Ms. Blackburn shared the story of her sister, Gail Pumphrey, who was killed with her three children by her ex-husband on Thanksgiving Day 2007. Ms. Crawford told the harrowing story of her ex-husband shooting at her with a hunting rifle while she had a final protective order in effect.
“I am here today because I hope that my story can help one other person realize that they do not have to live with domestic violence. My ex-husband got the gun from a pawn shop before the protective order. He told me it was for hunting purposes. That was the weapon that almost cost me my life. I believe that if this law had been in effect, he would not have had any firearm to use against me at that time,” Crawford said. “I often ask God, ‘Why me?’ Even though I do live in fear constantly, now I am beginning to see that it could be to help someone else to have strength to no longer be a victim, but a survivor of domestic violence.”

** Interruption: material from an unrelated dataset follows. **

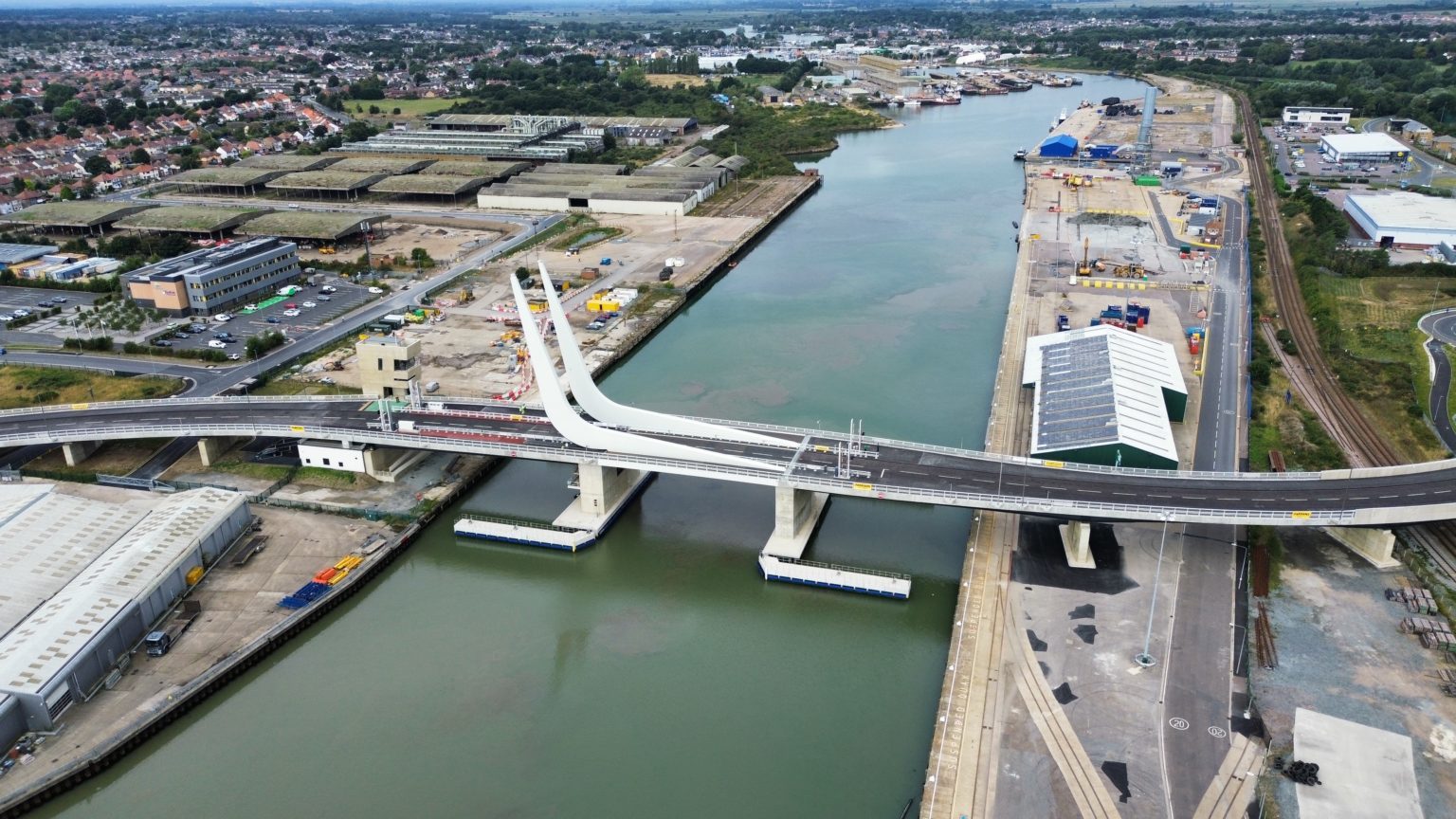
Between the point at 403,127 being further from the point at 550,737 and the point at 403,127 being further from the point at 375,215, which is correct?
the point at 550,737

In 2007, Maryland district court judges issued approximately 7,654 permanent protective orders. From June 2008 through January 2009, only 132 respondents out of Maryland’s total respondents of final protective orders had regulated firearms registered with the Maryland State Police. Of those 132 respondents only 12 had hunting licenses issued by the Department of Natural Resources. In 2005, 1,181 women were killed nationally by their intimate partners, accounting for over 30 percent of all murders of women.

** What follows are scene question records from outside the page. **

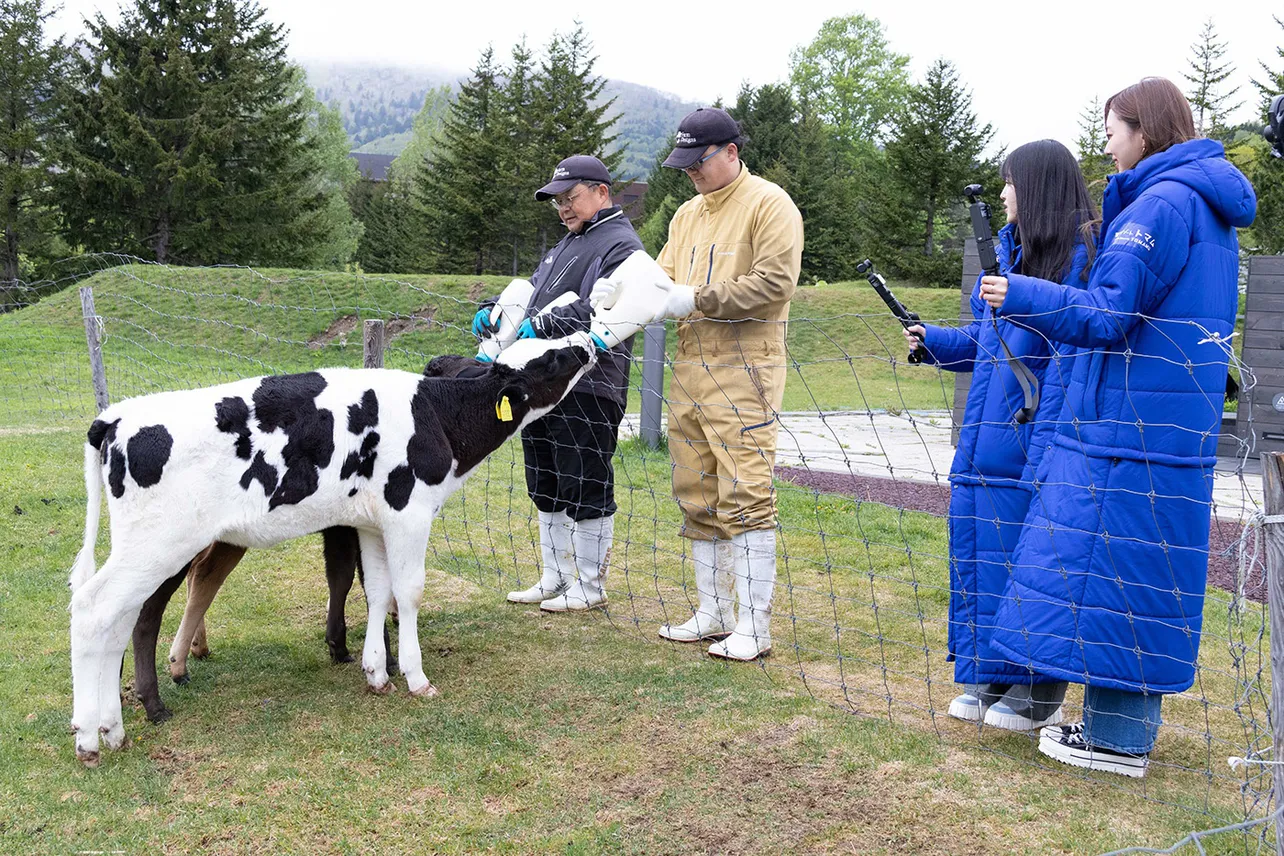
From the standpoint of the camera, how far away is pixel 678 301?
4754 mm

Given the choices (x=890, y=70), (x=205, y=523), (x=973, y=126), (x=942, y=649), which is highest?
(x=890, y=70)

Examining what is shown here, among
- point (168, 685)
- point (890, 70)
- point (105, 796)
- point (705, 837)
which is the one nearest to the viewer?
point (705, 837)

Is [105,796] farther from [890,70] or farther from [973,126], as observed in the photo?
[890,70]

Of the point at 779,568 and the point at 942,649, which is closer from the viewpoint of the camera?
the point at 942,649

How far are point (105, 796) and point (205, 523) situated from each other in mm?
973

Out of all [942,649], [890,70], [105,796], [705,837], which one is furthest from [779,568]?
[890,70]

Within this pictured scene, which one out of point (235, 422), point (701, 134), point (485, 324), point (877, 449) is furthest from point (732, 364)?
point (877, 449)

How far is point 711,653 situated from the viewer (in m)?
4.99

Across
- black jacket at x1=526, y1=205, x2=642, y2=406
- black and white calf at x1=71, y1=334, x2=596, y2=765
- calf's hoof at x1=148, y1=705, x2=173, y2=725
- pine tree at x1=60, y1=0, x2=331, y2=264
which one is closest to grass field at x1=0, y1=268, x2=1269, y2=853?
calf's hoof at x1=148, y1=705, x2=173, y2=725

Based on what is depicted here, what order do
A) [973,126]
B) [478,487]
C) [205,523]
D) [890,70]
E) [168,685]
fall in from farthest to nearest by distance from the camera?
[890,70] → [973,126] → [478,487] → [168,685] → [205,523]

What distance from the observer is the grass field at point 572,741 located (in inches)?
134

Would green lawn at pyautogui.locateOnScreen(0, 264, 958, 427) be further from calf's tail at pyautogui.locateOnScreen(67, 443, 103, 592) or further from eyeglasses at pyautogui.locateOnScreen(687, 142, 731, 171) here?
eyeglasses at pyautogui.locateOnScreen(687, 142, 731, 171)

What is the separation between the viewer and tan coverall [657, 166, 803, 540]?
15.8ft

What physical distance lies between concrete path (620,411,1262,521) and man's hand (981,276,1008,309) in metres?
4.81
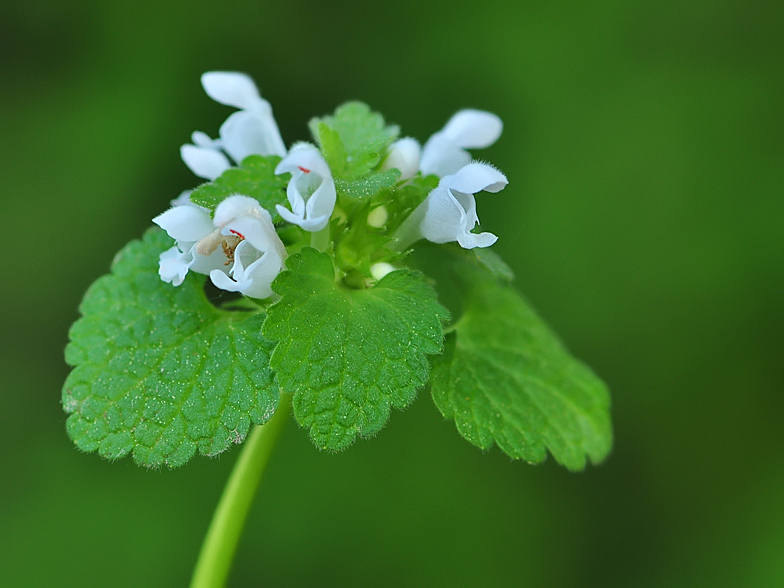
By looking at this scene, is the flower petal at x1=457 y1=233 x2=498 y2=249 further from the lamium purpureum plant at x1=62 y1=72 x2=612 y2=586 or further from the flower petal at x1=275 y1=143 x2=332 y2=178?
the flower petal at x1=275 y1=143 x2=332 y2=178

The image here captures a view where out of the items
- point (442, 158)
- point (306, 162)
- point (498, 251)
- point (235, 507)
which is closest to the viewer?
point (306, 162)

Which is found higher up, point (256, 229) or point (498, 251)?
point (256, 229)

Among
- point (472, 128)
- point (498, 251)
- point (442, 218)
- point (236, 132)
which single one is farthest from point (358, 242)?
point (498, 251)

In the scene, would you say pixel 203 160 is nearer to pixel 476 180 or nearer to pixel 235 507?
pixel 476 180

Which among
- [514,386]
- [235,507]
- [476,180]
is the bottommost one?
[235,507]

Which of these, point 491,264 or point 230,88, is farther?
point 230,88

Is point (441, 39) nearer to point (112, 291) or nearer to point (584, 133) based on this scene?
point (584, 133)

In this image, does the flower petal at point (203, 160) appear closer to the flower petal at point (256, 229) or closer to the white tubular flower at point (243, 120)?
the white tubular flower at point (243, 120)

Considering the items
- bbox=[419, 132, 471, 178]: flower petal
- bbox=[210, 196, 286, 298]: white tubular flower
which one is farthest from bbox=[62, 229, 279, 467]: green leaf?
bbox=[419, 132, 471, 178]: flower petal

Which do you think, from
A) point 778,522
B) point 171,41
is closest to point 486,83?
point 171,41
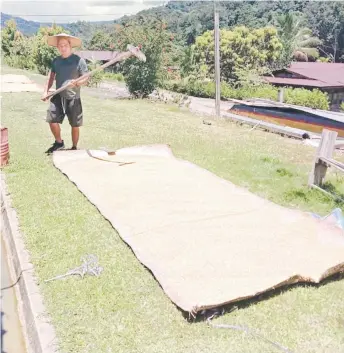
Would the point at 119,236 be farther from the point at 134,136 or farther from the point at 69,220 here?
the point at 134,136

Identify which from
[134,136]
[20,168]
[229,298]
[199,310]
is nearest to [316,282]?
[229,298]

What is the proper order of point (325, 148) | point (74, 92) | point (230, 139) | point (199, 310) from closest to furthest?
point (199, 310) → point (325, 148) → point (74, 92) → point (230, 139)

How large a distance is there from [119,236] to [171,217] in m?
0.54

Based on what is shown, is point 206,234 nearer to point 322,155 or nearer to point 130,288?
point 130,288

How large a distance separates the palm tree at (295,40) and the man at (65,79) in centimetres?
3175

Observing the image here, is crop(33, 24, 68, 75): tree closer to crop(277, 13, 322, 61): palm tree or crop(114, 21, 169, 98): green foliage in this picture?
crop(114, 21, 169, 98): green foliage

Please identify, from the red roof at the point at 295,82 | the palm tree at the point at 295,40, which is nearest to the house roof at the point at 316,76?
the red roof at the point at 295,82

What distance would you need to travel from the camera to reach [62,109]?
626cm

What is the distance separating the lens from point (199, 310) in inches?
107

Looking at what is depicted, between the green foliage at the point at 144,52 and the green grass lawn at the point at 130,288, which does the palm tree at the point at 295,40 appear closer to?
the green foliage at the point at 144,52

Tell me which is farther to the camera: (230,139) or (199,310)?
(230,139)

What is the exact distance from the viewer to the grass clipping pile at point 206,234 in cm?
302

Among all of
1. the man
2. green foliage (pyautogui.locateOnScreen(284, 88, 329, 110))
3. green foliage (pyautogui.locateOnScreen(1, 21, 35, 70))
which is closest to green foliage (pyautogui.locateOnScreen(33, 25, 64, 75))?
green foliage (pyautogui.locateOnScreen(1, 21, 35, 70))

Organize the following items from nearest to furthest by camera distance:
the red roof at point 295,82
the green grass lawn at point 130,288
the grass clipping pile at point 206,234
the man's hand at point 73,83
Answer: the green grass lawn at point 130,288 → the grass clipping pile at point 206,234 → the man's hand at point 73,83 → the red roof at point 295,82
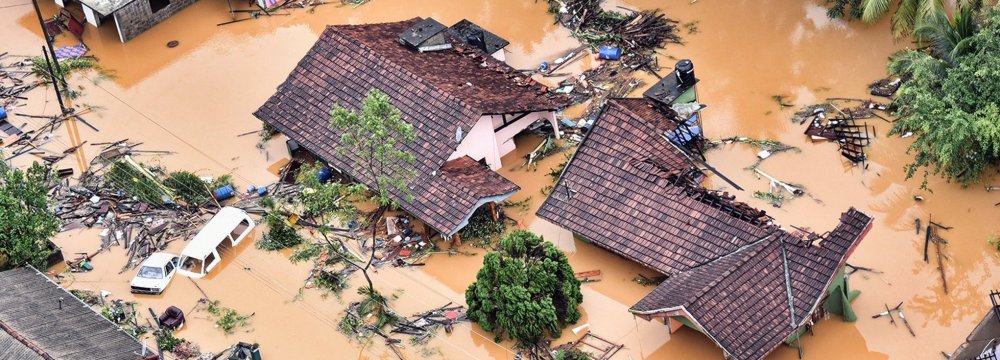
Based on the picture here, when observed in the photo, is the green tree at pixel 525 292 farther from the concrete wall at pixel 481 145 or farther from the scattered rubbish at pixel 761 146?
the scattered rubbish at pixel 761 146

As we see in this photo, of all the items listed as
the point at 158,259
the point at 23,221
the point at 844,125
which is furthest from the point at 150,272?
the point at 844,125

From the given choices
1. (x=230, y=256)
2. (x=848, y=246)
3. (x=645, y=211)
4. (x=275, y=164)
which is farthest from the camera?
(x=275, y=164)

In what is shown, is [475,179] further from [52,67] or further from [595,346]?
[52,67]

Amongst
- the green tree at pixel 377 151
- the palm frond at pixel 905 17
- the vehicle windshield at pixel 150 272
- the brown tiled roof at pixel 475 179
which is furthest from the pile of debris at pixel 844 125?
the vehicle windshield at pixel 150 272

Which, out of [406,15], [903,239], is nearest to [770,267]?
[903,239]

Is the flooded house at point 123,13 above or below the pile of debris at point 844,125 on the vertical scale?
above

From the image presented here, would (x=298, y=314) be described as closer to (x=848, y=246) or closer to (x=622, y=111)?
(x=622, y=111)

Last October, the O’Malley-Brown Administration announced the award of $1.8 million in STOP – Violence Against Women (VAWA) Federal funding grants to help victims of domestic violence. The Governor’s Office of Crime Control and Prevention allocated those funds to 63 organizations and agencies across Maryland that encourage the development and strengthening of effective, victim-centered law enforcement, prosecution, and court strategies to combat violent crimes against women and to develop and enhance victim services that address violence against women statewide.
Governor O’Malley last year also signed an Executive Order that expanded the Family Violence Council to include Attorney General Doug Gansler as the Co-Chair. The Family Violence Council was created by Executive Order in 2006, but no formal appointments were made. In January of 2008 Governor Martin O’Malley appointed 21 members to the Council, including Lt. Governor Brown. The Council’s mission is to provide the Governor with timely and accurate information on family violence with recommendations that will reduce and eliminate abusive behaviors. The Council had their first meeting on January 7, 2008. The Council developed three committees: Public Awareness, Data, and Legislative, and recommended that the Governor redefine the Executive Order to include the Attorney General and a member of the public.
Last August, Brown’s cousin, Cathy Brown, was shot and killed by an abuser in her Montgomery Village home.